Then because Niall was still hungry he decided to cook a sandwich for him. And because Harry is Harry he put Niall's sandwich into Louis' face. What the hell I'm doing here?? Please help me : ). Okay so Louis is angry, Niall's angry and I'm going to kill Harry. With my own fists.

Okay I think that something like prank war started right now. Because if you think that Louis and Niall will leave Harry alone. You are terribly wrong. I just need to watch to don't be too much close to Harry. Because it'd be horrible mistake for me.

So I decided to do some music. I really love to sing. I don't know if you know it but I really love it. And I wrote some song myself too.

I went to the music room and locked my door. It isn't that the boys don't know. But I'm really shy. It took really long time to start speaking again.

After that thing what I did. I had some girl psychologist. I had lot of them before. But my last one ended so I started to going to this girl.
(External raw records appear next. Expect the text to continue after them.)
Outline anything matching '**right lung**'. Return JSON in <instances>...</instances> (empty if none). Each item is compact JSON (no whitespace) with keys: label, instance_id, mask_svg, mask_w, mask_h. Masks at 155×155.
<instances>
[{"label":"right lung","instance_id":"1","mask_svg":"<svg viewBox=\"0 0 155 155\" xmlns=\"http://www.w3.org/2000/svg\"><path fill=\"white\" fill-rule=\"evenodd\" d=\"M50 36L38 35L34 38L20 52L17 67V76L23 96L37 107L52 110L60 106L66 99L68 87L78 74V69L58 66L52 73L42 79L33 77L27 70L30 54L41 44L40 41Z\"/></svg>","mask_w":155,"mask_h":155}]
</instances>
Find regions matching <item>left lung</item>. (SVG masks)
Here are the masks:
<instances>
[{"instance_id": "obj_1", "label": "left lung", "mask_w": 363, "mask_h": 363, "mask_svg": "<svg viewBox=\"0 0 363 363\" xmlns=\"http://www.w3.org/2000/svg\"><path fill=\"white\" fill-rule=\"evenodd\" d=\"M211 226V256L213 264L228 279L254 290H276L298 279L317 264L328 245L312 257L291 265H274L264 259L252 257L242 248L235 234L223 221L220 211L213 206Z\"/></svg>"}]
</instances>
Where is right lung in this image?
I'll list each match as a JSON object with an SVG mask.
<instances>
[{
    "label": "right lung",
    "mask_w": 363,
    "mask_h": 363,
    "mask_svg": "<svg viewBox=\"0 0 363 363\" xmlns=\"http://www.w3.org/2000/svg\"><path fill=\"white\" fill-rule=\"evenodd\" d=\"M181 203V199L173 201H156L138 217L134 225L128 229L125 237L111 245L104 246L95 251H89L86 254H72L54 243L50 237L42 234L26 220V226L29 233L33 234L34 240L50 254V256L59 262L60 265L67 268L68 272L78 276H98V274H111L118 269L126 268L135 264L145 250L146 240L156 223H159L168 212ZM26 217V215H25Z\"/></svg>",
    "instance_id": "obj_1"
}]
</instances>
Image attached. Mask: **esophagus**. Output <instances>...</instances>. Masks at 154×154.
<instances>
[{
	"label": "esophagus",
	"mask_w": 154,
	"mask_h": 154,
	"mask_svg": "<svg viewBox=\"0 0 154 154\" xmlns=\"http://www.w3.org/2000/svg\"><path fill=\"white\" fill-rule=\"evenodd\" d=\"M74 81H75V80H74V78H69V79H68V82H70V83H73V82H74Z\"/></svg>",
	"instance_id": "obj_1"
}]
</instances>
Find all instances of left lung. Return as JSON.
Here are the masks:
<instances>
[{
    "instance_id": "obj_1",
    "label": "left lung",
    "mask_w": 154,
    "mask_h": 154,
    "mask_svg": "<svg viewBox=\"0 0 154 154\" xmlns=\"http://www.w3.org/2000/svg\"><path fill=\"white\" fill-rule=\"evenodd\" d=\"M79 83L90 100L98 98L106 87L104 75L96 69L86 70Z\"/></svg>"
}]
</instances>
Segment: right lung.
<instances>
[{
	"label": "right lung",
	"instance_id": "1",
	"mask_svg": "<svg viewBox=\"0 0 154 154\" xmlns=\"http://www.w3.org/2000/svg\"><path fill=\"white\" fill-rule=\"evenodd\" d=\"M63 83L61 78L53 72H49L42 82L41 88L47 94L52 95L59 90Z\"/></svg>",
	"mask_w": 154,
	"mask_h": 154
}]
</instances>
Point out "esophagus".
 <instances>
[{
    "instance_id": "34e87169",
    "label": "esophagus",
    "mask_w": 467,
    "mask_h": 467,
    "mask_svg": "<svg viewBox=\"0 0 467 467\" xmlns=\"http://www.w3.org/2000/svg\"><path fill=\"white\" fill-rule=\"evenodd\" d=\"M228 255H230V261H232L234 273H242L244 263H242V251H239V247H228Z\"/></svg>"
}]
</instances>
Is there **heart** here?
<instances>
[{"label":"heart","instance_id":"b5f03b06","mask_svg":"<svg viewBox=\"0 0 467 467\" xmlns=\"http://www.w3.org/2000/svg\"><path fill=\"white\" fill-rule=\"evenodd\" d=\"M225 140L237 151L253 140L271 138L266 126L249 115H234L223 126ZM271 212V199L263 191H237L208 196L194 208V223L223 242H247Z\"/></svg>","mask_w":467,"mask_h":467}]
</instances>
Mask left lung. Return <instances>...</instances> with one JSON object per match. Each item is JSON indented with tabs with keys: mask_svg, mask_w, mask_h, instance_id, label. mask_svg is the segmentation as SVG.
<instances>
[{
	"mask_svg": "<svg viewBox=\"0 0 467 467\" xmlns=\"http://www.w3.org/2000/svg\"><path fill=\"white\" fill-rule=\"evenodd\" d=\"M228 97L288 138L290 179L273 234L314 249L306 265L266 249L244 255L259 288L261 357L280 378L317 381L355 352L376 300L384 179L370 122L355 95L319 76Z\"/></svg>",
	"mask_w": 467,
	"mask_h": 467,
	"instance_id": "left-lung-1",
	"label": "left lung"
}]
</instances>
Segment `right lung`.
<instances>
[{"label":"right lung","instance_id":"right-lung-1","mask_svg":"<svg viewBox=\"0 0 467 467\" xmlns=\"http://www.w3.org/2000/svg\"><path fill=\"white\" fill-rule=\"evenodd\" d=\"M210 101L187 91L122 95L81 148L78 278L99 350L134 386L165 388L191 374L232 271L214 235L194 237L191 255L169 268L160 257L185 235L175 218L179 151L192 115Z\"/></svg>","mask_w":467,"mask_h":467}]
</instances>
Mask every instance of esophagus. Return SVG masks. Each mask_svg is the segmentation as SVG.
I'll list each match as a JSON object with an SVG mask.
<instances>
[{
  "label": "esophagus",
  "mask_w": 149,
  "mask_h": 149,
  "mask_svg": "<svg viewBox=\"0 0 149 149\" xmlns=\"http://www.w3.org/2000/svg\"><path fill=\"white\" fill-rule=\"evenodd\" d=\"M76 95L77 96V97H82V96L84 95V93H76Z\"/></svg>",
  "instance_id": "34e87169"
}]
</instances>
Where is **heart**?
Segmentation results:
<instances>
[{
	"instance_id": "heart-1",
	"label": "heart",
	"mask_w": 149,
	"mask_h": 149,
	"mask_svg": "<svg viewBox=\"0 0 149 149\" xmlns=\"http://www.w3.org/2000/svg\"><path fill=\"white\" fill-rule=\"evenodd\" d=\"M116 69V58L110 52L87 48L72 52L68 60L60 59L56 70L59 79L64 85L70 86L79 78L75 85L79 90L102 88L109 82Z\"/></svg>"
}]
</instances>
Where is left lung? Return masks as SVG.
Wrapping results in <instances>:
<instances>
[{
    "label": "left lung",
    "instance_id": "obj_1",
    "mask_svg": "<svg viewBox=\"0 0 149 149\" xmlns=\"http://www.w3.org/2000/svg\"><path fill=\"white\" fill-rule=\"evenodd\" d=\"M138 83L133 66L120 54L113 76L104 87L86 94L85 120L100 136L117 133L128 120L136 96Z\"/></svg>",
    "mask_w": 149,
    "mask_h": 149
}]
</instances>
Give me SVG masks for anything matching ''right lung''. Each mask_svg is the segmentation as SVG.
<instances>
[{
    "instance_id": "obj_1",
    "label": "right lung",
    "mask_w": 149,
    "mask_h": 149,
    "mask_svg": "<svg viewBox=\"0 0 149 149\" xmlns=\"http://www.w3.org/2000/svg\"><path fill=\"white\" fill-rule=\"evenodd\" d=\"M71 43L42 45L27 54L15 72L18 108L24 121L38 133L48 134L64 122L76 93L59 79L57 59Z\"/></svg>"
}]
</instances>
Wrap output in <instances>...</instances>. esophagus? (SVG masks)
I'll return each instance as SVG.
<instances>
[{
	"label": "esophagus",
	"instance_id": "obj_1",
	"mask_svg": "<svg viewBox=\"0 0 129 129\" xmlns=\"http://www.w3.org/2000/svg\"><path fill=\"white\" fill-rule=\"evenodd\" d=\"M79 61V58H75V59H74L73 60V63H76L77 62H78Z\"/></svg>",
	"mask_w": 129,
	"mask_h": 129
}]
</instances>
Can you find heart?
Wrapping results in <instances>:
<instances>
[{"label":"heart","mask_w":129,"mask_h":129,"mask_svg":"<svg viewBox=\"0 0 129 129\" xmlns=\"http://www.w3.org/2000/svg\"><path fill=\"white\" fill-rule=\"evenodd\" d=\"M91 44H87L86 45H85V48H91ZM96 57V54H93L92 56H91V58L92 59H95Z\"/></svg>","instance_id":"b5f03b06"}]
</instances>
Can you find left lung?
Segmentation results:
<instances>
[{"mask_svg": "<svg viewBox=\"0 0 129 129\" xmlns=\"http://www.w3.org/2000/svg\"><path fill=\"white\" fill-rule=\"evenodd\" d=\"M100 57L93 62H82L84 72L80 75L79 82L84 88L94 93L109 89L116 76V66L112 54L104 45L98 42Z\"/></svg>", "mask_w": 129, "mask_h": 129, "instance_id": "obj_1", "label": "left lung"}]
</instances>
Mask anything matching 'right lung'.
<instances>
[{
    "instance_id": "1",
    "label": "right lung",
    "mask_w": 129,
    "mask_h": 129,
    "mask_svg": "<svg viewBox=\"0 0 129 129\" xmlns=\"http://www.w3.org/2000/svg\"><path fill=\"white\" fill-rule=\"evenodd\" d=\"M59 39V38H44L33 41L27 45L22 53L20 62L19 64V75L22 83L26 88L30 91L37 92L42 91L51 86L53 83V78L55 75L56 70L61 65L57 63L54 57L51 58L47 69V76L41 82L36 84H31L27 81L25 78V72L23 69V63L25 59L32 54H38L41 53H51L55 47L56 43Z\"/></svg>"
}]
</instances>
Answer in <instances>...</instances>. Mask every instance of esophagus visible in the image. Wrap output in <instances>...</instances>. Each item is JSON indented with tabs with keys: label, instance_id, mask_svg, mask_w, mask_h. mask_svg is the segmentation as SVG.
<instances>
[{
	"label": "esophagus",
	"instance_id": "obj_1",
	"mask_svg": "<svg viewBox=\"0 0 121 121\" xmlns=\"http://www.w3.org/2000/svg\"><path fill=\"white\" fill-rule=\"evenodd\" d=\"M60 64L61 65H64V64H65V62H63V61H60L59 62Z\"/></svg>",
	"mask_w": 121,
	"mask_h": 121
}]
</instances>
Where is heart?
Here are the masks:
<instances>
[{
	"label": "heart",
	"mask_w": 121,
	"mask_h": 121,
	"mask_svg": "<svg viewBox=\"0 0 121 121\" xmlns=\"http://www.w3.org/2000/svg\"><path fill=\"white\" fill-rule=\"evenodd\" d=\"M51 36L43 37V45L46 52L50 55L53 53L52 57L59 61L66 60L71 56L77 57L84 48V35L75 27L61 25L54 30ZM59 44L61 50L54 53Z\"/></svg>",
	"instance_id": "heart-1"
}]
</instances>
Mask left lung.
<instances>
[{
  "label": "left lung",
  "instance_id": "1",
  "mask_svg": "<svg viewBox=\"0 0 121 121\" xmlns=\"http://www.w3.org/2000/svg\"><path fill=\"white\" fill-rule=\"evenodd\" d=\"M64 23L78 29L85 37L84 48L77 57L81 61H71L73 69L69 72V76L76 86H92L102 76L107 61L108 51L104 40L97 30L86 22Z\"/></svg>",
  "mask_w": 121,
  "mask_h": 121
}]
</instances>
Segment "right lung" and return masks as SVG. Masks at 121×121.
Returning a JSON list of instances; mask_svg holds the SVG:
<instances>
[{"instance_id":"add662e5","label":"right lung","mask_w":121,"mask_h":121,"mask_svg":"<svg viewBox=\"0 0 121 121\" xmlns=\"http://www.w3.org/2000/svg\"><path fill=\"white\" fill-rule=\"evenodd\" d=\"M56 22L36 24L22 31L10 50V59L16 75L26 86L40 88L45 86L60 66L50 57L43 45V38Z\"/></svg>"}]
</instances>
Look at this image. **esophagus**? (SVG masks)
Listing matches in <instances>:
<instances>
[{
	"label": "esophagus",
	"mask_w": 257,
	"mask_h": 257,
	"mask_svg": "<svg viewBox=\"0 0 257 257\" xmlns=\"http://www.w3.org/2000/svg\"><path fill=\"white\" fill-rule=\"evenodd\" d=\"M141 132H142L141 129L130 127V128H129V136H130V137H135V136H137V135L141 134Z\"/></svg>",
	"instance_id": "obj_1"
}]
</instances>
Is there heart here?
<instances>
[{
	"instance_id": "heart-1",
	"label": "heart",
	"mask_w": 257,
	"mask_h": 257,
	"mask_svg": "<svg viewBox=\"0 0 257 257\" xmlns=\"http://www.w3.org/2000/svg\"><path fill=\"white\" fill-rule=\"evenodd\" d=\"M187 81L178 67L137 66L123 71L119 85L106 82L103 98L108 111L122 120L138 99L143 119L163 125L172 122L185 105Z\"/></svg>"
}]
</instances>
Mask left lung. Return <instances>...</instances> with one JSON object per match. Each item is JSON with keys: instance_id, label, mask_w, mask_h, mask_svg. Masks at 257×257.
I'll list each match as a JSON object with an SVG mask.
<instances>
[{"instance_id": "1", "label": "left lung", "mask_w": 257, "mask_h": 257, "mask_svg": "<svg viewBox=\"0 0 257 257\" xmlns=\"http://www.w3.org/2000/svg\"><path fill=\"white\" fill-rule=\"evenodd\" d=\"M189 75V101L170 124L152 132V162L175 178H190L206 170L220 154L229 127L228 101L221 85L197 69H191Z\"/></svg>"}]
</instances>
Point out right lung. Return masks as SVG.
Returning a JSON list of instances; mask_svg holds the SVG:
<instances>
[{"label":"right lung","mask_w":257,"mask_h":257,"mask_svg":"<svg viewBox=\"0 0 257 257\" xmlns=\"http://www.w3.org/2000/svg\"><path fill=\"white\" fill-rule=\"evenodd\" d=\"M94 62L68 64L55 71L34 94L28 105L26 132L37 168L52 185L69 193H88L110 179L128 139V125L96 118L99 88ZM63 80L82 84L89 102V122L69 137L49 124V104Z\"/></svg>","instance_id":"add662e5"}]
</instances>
She was worst psychologist ever. And it's really bad when I'm saying it because I experienced really bad ones.

Then I quit going to her. She wasn't helping with my speaking and everything. She just did it worse.

The psychologist what I have now. Is best psychologist what I ever had. And he's helping me a lot. Even with the things what I experienced long years ago. Just shortly with everything. He said that he is surprised that I spoke after what happened before. Because yeah it is traumatic I guess. But I think that the thing what I did the November before last one was the last thing.

When you did something what I did first time it's horrible. But when I did it second time...

It took a long time to make me better long time.

The emotions and everything. You feel like a failure. For me I was mad on myself too. Because it wasn't like the first time. I didn't want to do it. Like I wanted but I didn't think I'm going to do it. I didn't think at all. I just cut and cut... I felt really bad. And I was really bad on it. I had a low blood level and just. I was so close to my sister and mother.

I hurt everyone. And I made them cry. That's what I hate the most. When people cry. When they are sad and ai hate it even more because I'm the one who's responsible for it. I made myself cry. Again. I sat down on the floor and try hard to not be heard.

Now back to my psychologist. He is a guy. He isn't even that old. For me he's like a friend. And I truly believe him. He is a British. The first times we were talking on the internet. And I wrote him some important things there. I just didn't want any Czech again. And yeah. It was easier. Even if you could say that it was probably hard to explain in English but honestly. It was literally easier. And the guys were speaking with me in English everyday so...

He is amazing. And he helped me in not even year. More than the others for like ten years.

Now when I stopped crying. I standed up and sat to the piano. I learnt play the piano. Just the one year. My psychologist said that maybe it can help me do something what I like. And that's learning languages, traveling and playing the instruments. And just music. So I learnt on piano. Now I can play the piano, ukulele, recorder and little trumpet.

I wrote one song few days ago so I decided to play it. It sounds great. I like it. Then I started composing a new one. I hope I will do it that good like the first one.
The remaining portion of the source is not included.